#### PROVIDED ENTRIES

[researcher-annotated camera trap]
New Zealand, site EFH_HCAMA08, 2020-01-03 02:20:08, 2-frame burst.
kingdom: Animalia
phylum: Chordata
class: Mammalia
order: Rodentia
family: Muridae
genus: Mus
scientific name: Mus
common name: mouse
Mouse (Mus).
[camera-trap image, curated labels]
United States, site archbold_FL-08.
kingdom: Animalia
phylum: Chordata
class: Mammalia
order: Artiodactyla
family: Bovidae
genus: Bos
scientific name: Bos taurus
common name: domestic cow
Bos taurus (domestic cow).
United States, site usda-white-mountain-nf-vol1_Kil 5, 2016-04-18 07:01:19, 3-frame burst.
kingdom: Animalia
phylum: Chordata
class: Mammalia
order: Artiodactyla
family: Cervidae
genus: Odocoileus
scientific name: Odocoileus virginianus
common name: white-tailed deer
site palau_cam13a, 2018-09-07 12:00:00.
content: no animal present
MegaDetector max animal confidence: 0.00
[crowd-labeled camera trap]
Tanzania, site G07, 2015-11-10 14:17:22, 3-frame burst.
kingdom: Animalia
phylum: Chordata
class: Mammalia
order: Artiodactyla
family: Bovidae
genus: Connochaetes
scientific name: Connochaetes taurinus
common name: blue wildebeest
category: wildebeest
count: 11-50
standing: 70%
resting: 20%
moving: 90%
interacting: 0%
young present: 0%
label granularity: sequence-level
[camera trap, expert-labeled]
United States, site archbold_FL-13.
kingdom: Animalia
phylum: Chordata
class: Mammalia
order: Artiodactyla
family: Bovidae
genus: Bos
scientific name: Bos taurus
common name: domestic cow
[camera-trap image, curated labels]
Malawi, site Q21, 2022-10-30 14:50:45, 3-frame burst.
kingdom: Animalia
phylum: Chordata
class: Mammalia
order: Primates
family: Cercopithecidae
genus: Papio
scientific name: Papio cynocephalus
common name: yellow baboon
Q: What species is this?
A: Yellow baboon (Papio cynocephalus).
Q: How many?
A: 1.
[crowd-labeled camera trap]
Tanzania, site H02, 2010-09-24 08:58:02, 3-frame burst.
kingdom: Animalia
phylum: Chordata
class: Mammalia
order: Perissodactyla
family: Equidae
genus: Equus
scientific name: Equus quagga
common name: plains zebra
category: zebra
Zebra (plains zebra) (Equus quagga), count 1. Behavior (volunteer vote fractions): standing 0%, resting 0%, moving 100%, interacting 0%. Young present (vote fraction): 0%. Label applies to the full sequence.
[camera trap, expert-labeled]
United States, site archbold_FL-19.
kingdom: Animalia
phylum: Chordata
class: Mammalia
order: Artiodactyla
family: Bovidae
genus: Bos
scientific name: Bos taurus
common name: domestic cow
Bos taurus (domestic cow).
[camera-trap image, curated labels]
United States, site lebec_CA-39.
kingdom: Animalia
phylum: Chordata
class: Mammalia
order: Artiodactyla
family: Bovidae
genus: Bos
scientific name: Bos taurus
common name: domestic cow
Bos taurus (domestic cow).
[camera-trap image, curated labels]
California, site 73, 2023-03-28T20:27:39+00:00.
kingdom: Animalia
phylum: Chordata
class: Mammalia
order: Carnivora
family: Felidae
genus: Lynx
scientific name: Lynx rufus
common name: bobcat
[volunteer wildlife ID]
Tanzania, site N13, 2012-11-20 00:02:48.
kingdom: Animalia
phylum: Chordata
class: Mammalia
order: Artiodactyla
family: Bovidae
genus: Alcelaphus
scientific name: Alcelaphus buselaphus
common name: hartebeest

########

● ASSIGNMENT:
The records above should all be quoted exactly, please.

● EXPECTED ANSWER:
[researcher-annotated camera trap]
New Zealand, site EFH_HCAMA08, 2020-01-03 02:20:08, 2-frame burst.
kingdom: Animalia
phylum: Chordata
class: Mammalia
order: Rodentia
family: Muridae
genus: Mus
scientific name: Mus
common name: mouse
Mouse (Mus).
[camera-trap image, curated labels]
United States, site archbold_FL-08.
kingdom: Animalia
phylum: Chordata
class: Mammalia
order: Artiodactyla
family: Bovidae
genus: Bos
scientific name: Bos taurus
common name: domestic cow
Bos taurus (domestic cow).
United States, site usda-white-mountain-nf-vol1_Kil 5, 2016-04-18 07:01:19, 3-frame burst.
kingdom: Animalia
phylum: Chordata
class: Mammalia
order: Artiodactyla
family: Cervidae
genus: Odocoileus
scientific name: Odocoileus virginianus
common name: white-tailed deer
site palau_cam13a, 2018-09-07 12:00:00.
content: no animal present
MegaDetector max animal confidence: 0.00
[crowd-labeled camera trap]
Tanzania, site G07, 2015-11-10 14:17:22, 3-frame burst.
kingdom: Animalia
phylum: Chordata
class: Mammalia
order: Artiodactyla
family: Bovidae
genus: Connochaetes
scientific name: Connochaetes taurinus
common name: blue wildebeest
category: wildebeest
count: 11-50
standing: 70%
resting: 20%
moving: 90%
interacting: 0%
young present: 0%
label granularity: sequence-level
[camera trap, expert-labeled]
United States, site archbold_FL-13.
kingdom: Animalia
phylum: Chordata
class: Mammalia
order: Artiodactyla
family: Bovidae
genus: Bos
scientific name: Bos taurus
common name: domestic cow
[camera-trap image, curated labels]
Malawi, site Q21, 2022-10-30 14:50:45, 3-frame burst.
kingdom: Animalia
phylum: Chordata
class: Mammalia
order: Primates
family: Cercopithecidae
genus: Papio
scientific name: Papio cynocephalus
common name: yellow baboon
Q: What species is this?
A: Yellow baboon (Papio cynocephalus).
Q: How many?
A: 1.
[crowd-labeled camera trap]
Tanzania, site H02, 2010-09-24 08:58:02, 3-frame burst.
kingdom: Animalia
phylum: Chordata
class: Mammalia
order: Perissodactyla
family: Equidae
genus: Equus
scientific name: Equus quagga
common name: plains zebra
category: zebra
Zebra (plains zebra) (Equus quagga), count 1. Behavior (volunteer vote fractions): standing 0%, resting 0%, moving 100%, interacting 0%. Young present (vote fraction): 0%. Label applies to the full sequence.
[camera trap, expert-labeled]
United States, site archbold_FL-19.
kingdom: Animalia
phylum: Chordata
class: Mammalia
order: Artiodactyla
family: Bovidae
genus: Bos
scientific name: Bos taurus
common name: domestic cow
Bos taurus (domestic cow).
[camera-trap image, curated labels]
United States, site lebec_CA-39.
kingdom: Animalia
phylum: Chordata
class: Mammalia
order: Artiodactyla
family: Bovidae
genus: Bos
scientific name: Bos taurus
common name: domestic cow
Bos taurus (domestic cow).
[camera-trap image, curated labels]
California, site 73, 2023-03-28T20:27:39+00:00.
kingdom: Animalia
phylum: Chordata
class: Mammalia
order: Carnivora
family: Felidae
genus: Lynx
scientific name: Lynx rufus
common name: bobcat
[volunteer wildlife ID]
Tanzania, site N13, 2012-11-20 00:02:48.
kingdom: Animalia
phylum: Chordata
class: Mammalia
order: Artiodactyla
family: Bovidae
genus: Alcelaphus
scientific name: Alcelaphus buselaphus
common name: hartebeest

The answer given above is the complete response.